═══ Document passage ═══
ID#064

Tornadic storms in Switzerland

Willi Schmid1, Marc Wüest1, and Andreas Walker2
1Institute for Atmosphere and Climate, IACETH - Switzerland
2Meteobüro und Bildagentur - Switzerland

Severe thunderstorms in Switzerland are affected by the complex orography of the Alps. We know quite well the geographic distribution of hailstorms, we know how the Alps modify the wind environment and, hence, the type and structure of supercell storms. We are beginning to learn the geographic distribution of heavy wind and tornadoes. However, we do not know enough about storms producing heavy wind and tornadoes in the vicinity of the Alps: how they develop and evolve, their internal dynamics, and the factors leading to the damaging wind gusts.

The tornadic storm from 5 June 2000 was the latest in a series of storms that have been observed for 10 years with Doppler radars, radiosoundings, and data from a dense ground network. A key instrument is the ETH-Doppler radar: yielding VAD wind profiles and sector volume scans of the storms. We document the meteorological environment of the storm, its evolution seen with radar and the ground data, and the detailed internal structure seen with high-resolution Doppler radar volume scans before and at the time when the tornado occurred.
═══ Data excerpt ═══
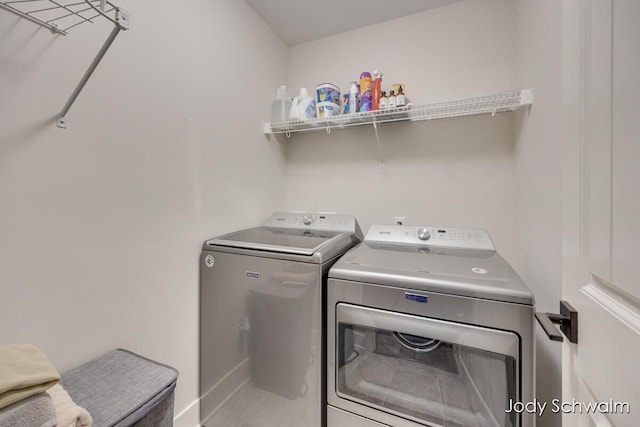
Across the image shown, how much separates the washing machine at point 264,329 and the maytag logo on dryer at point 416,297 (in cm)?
35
═══
Pick up the passage on tornadic storms in Switzerland, found above the data, and continue it from the end of its last sentence.

The results demonstrate that this storm fits reasonably well the storm spectrum as observed in the last ten years: the storm began as a supercell storm (producing large hail) but evolved rather quickly into a bow-echo storm. Convective cells developed rapidly along the bow axis. One of the cells produced the tornado. A similar evolution has been observed in a couple of severe storms in the past. The wind hodographs of all these storms are similar and apparently modified by the Alps: low-level wind is weak from NW, lower mid-level wind is stronger from south, then veering with height to SW. As a result, the overall wind shear between low and mid-levels (6 km) is lower than in "classical" supercell environments. Storm speed relative to the ground becomes faster, and "high-precipitation" supercell storms and bow-echo storms are favored compared to "classical" supercell storm environments. A conceptual model for these storms is outlined. We believe that this is an important result for a better operational nowcasting of severe storms in the vicinity of the Alps.